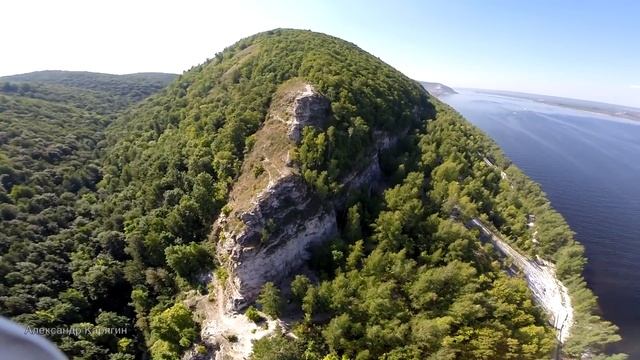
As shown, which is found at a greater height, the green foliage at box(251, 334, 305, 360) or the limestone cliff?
the limestone cliff

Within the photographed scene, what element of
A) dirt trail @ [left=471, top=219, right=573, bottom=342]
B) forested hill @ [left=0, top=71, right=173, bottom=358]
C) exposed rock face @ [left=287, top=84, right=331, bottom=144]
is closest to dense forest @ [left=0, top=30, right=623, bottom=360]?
forested hill @ [left=0, top=71, right=173, bottom=358]

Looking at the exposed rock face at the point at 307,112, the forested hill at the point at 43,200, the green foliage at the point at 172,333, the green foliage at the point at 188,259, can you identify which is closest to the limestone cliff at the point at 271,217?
the exposed rock face at the point at 307,112

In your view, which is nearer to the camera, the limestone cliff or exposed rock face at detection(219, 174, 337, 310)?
exposed rock face at detection(219, 174, 337, 310)

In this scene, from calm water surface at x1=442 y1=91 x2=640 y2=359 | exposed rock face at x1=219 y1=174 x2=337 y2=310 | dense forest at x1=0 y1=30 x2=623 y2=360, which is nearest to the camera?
dense forest at x1=0 y1=30 x2=623 y2=360

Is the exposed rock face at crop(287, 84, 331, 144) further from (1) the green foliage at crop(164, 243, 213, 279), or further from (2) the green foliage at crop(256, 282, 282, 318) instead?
(2) the green foliage at crop(256, 282, 282, 318)

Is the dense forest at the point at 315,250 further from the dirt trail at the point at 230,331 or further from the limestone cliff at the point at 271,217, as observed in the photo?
the limestone cliff at the point at 271,217

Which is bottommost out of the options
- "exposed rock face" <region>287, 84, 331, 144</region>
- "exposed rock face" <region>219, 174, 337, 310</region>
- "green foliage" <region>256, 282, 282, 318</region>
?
"green foliage" <region>256, 282, 282, 318</region>

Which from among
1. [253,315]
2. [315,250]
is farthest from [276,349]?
[315,250]
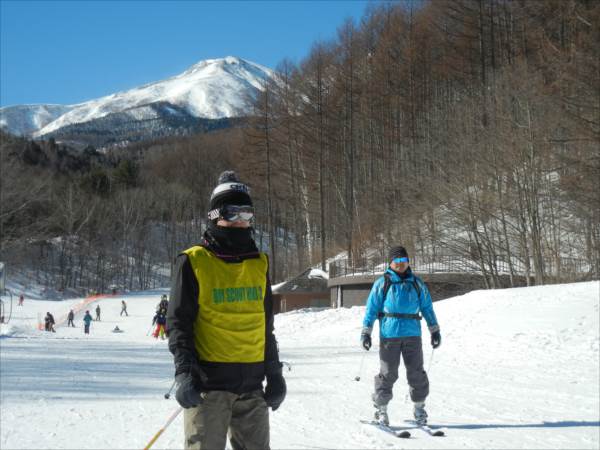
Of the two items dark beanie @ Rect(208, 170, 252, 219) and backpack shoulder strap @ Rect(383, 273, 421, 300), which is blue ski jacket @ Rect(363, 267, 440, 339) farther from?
dark beanie @ Rect(208, 170, 252, 219)

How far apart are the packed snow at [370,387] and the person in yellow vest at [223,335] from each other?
91.4 inches

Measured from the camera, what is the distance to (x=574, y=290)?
56.6 ft

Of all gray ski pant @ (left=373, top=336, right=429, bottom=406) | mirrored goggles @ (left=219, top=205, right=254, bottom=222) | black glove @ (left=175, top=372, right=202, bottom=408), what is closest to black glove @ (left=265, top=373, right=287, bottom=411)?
black glove @ (left=175, top=372, right=202, bottom=408)

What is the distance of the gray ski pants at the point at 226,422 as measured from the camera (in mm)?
3398

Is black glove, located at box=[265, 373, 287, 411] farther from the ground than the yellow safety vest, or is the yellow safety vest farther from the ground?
the yellow safety vest

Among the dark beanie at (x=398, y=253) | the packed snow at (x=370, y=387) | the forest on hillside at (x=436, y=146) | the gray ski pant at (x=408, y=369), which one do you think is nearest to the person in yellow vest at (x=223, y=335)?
the packed snow at (x=370, y=387)

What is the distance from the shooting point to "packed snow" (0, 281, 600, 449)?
6805 millimetres

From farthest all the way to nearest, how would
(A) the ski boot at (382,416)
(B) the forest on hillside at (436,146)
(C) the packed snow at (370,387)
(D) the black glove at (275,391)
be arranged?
(B) the forest on hillside at (436,146)
(A) the ski boot at (382,416)
(C) the packed snow at (370,387)
(D) the black glove at (275,391)

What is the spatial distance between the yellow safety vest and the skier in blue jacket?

══════════════════════════════

• **What the task requires**
Recast the lines above as a JSON list of strings, one string per line, with blank lines omitted. Leave the pictures out.

• **The answer**
[
  "As shown, which is found at a greater height, the green foliage at box(251, 334, 305, 360) or the limestone cliff?",
  "the limestone cliff",
  "Within the photographed scene, what element of",
  "A) dirt trail @ [left=471, top=219, right=573, bottom=342]",
  "B) forested hill @ [left=0, top=71, right=173, bottom=358]",
  "C) exposed rock face @ [left=287, top=84, right=331, bottom=144]",
  "is closest to dense forest @ [left=0, top=30, right=623, bottom=360]?",
  "forested hill @ [left=0, top=71, right=173, bottom=358]",
  "Looking at the exposed rock face at the point at 307,112, the forested hill at the point at 43,200, the green foliage at the point at 172,333, the green foliage at the point at 188,259, can you identify which is closest to the limestone cliff at the point at 271,217?",
  "the exposed rock face at the point at 307,112",
  "In your view, which is nearer to the camera, the limestone cliff or exposed rock face at detection(219, 174, 337, 310)?",
  "exposed rock face at detection(219, 174, 337, 310)",
  "In this scene, from calm water surface at x1=442 y1=91 x2=640 y2=359 | exposed rock face at x1=219 y1=174 x2=337 y2=310 | dense forest at x1=0 y1=30 x2=623 y2=360, which is nearest to the camera?",
  "dense forest at x1=0 y1=30 x2=623 y2=360",
  "Is the exposed rock face at crop(287, 84, 331, 144) further from (1) the green foliage at crop(164, 243, 213, 279), or further from (2) the green foliage at crop(256, 282, 282, 318) instead?",
  "(2) the green foliage at crop(256, 282, 282, 318)",
  "Is the dense forest at the point at 315,250 further from the dirt trail at the point at 230,331 or further from the limestone cliff at the point at 271,217, as observed in the photo?",
  "the limestone cliff at the point at 271,217",
  "Which is bottommost out of the options",
  "- \"exposed rock face\" <region>287, 84, 331, 144</region>",
  "- \"exposed rock face\" <region>219, 174, 337, 310</region>",
  "- \"green foliage\" <region>256, 282, 282, 318</region>",
  "?",
  "\"green foliage\" <region>256, 282, 282, 318</region>",
  "Which from among",
  "1. [253,315]",
  "2. [315,250]",
  "is farthest from [276,349]?",
  "[315,250]",
  "Of the two items dark beanie @ Rect(208, 170, 252, 219) and backpack shoulder strap @ Rect(383, 273, 421, 300), which is blue ski jacket @ Rect(363, 267, 440, 339) farther from?",
  "dark beanie @ Rect(208, 170, 252, 219)",
  "How far apart are the packed snow at [370,387] and the person in yellow vest at [223,335] from each other?",
  "91.4 inches",
  "Measured from the camera, what is the distance to (x=574, y=290)?",
  "56.6 ft",
  "Of all gray ski pant @ (left=373, top=336, right=429, bottom=406) | mirrored goggles @ (left=219, top=205, right=254, bottom=222) | black glove @ (left=175, top=372, right=202, bottom=408), what is closest to black glove @ (left=265, top=373, right=287, bottom=411)?",
  "black glove @ (left=175, top=372, right=202, bottom=408)",
  "What is the distance of the gray ski pants at the point at 226,422 as measured from the camera (in mm)?",
  "3398",
  "Is black glove, located at box=[265, 373, 287, 411] farther from the ground than the yellow safety vest, or is the yellow safety vest farther from the ground?",
  "the yellow safety vest",
  "Among the dark beanie at (x=398, y=253) | the packed snow at (x=370, y=387) | the forest on hillside at (x=436, y=146) | the gray ski pant at (x=408, y=369), which one do you think is nearest to the person in yellow vest at (x=223, y=335)?",
  "the packed snow at (x=370, y=387)",
  "What is the distance from the shooting point to \"packed snow\" (0, 281, 600, 449)?",
  "6805 millimetres",
  "From farthest all the way to nearest, how would",
  "(A) the ski boot at (382,416)",
  "(B) the forest on hillside at (436,146)",
  "(C) the packed snow at (370,387)",
  "(D) the black glove at (275,391)",
  "be arranged?",
  "(B) the forest on hillside at (436,146)",
  "(A) the ski boot at (382,416)",
  "(C) the packed snow at (370,387)",
  "(D) the black glove at (275,391)",
  "What is the spatial distance between the yellow safety vest and the skier in blue jacket?"
]